His production is impressive not just compared to his previous seasons, but he a legitimately important player for Liberec this year. He is tied for the team lead in points, but tallied his is markedly less time. As a result, he leads the team in all situations points per hour by a wide margin.
As seen in Table 2 above, a major reason for the jump in overall ice time is that Jasek is being fed steady power play minutes, and in turn, he’s rewarding his team. His three power play points are also tied for the team lead, and he’s second in power play points per hour. This does take a bite out of his even strength production, but the young Canucks prospect is still sixth on the team in 5-on-5 points per hour.
Rate production isn’t the only area in which Jasek is performing well this season. The Czech hockey homepage has added Corsi to their statistics tables this season, and they show Jasek in the black in terms of shot shares (a Corsi-for percentage of 51.2%), as well as a positive value relative to his teammates (+3.9%). His 12.3 shots on goal per hour at 5-on-5 rank third on Liberec, while his 5.1 scoring chances per hour rank second.
This is before we even touch on Jasek’s performance in the Champion’s League tournament, in which he currently has five points in five games, after a two-point game earlier this week against HC Davos of the Swiss National League A.
As with every article written in October, there’s a sample size alert: Jasek is only nine games into the Extraliga season. There’s no guarantee that he’ll continue to score at this pace. Still, even if he doesn’t manage another point for the rest of the year, there’s no taking away the fact that he’s already set a career high in points, and that alone speaks to the good that a change of scenery has done for him.
There might be a little bit of regret on Vancouver’s end that the aforementioned change of scenery was merely to another team in the Czech Extraliga. We know that the Canucks have made a couple of attempts to bring Jasek to North America, and as of yet they’ve been unsuccessful.
Jasek himself admitted last summer that both he and the Canucks had attempted to get him picked in the CHL Import Draft, but it appears that HC Trinec wasn’t having any of it, as he told our own J.D. Burke:
“I wanted to play in the CHL,” Jasek told Canucks Army. “The Canucks wanted (that) also, to watch (me) play there”. “I still have contractual obligations to HC Trinec for another season” Jasek continued “of course, I tried to persuade my general manager to allow (my participation in the Import Draft) but without success”.
This is disappointing not only for the fact that they couldn’t bring him over, but also because the team that had his rights hardly used him the following season.
As a European player, Jasek would have been able to play in Utica from the age of 18, if it weren’t for his contract with Trinec. With that expired, there was an opportunity to bring him to the AHL in 2017-18, and the Canucks were clearly interested in doing so.

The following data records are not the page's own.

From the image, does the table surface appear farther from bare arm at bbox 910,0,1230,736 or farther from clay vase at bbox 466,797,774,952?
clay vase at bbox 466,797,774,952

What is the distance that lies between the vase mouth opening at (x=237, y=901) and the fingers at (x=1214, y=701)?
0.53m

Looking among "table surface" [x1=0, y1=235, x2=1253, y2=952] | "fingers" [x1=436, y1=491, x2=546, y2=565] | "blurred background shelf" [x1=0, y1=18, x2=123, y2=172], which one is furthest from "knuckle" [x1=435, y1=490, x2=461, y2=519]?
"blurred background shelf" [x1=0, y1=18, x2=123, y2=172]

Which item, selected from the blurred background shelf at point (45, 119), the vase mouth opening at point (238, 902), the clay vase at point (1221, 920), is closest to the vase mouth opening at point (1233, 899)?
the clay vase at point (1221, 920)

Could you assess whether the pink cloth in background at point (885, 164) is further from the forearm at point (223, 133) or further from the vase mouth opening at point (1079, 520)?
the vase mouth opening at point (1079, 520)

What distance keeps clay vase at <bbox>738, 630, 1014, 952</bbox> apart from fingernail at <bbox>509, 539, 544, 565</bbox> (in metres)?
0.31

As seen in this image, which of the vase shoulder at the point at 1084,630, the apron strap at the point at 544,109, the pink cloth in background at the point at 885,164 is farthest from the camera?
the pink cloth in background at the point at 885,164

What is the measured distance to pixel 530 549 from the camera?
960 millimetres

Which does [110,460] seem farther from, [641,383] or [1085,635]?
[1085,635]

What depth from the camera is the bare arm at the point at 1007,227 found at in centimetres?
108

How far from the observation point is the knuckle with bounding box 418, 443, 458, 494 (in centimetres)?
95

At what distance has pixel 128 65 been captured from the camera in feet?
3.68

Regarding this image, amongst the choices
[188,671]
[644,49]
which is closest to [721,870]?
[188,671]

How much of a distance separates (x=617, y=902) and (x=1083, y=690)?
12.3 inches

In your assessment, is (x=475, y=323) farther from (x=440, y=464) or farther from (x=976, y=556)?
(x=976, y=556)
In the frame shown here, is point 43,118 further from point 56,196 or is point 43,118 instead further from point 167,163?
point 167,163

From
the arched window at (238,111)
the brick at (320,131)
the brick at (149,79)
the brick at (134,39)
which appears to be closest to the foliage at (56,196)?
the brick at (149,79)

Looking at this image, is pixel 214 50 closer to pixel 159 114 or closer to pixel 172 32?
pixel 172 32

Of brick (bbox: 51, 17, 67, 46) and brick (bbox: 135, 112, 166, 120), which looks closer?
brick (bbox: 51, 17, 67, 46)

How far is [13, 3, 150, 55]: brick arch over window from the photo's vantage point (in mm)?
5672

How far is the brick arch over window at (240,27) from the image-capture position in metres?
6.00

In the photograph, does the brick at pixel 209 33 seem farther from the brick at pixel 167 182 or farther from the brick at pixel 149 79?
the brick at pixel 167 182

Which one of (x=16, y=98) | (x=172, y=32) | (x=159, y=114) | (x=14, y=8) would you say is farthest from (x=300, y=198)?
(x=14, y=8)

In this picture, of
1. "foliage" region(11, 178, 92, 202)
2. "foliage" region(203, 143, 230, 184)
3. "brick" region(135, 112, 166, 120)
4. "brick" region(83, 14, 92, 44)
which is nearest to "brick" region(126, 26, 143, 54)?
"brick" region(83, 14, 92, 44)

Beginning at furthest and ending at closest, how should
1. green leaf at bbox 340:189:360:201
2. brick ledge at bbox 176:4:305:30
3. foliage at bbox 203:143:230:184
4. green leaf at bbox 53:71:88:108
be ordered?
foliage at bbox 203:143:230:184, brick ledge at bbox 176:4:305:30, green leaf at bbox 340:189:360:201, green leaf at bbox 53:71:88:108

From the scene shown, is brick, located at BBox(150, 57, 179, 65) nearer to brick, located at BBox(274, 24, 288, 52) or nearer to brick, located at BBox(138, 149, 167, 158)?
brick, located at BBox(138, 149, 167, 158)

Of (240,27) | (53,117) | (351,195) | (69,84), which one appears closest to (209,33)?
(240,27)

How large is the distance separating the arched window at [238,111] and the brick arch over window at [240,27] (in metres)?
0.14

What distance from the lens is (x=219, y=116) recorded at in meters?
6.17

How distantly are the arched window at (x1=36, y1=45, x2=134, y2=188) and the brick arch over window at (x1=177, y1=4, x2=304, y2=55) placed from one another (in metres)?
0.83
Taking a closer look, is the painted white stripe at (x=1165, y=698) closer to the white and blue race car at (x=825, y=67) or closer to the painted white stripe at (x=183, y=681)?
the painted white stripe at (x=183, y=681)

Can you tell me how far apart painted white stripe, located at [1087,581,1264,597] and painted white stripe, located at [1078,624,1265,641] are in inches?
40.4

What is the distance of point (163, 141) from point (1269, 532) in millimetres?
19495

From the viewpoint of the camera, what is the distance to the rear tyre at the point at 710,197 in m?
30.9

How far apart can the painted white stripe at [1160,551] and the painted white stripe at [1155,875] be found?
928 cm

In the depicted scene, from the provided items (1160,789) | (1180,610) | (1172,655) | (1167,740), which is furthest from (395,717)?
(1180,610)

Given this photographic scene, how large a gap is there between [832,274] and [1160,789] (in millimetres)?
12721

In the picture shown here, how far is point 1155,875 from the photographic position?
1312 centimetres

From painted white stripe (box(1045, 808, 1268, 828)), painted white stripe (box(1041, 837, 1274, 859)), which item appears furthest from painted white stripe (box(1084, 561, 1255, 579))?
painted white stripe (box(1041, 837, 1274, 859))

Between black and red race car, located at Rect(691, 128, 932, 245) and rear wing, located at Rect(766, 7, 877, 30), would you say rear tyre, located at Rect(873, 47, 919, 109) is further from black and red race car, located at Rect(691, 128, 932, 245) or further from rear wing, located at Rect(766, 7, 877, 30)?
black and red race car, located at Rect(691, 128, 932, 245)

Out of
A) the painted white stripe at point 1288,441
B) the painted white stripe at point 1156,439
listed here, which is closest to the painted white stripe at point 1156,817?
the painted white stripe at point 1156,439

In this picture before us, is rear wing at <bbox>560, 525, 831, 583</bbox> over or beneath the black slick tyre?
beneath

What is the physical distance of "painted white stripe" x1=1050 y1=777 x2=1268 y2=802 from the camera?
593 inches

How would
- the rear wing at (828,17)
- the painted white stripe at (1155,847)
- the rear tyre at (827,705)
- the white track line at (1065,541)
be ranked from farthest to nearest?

Instead, Jasek inked a two-year pact with Liberec to stay in his home country. While that has led some to believe that he’ll be sticking in Europe for good, let’s not forget that Jasek is still just 20-years old, and only recently at that. He’s just one year older than Olli Juolevi, and the same age as Petrus Palmu, two players who were in North America and have now gone to play in Europe. The obvious assumption is that those two Finns will return, so I don’t see any reason to close the book on Jasek just yet.
With the resurgence in his play as a result of the actual opportunity that his new club has given him, Jasek has firmly reestablished himself on the radar of Canucks prospects. Not only do we finally know exactly where he is, we’re getting his message loud and clear.

All Extraliga statistics in this article were gathered from Hokej.cz/tipsport-extraliga and were current as of this morning (October 6th, 2017).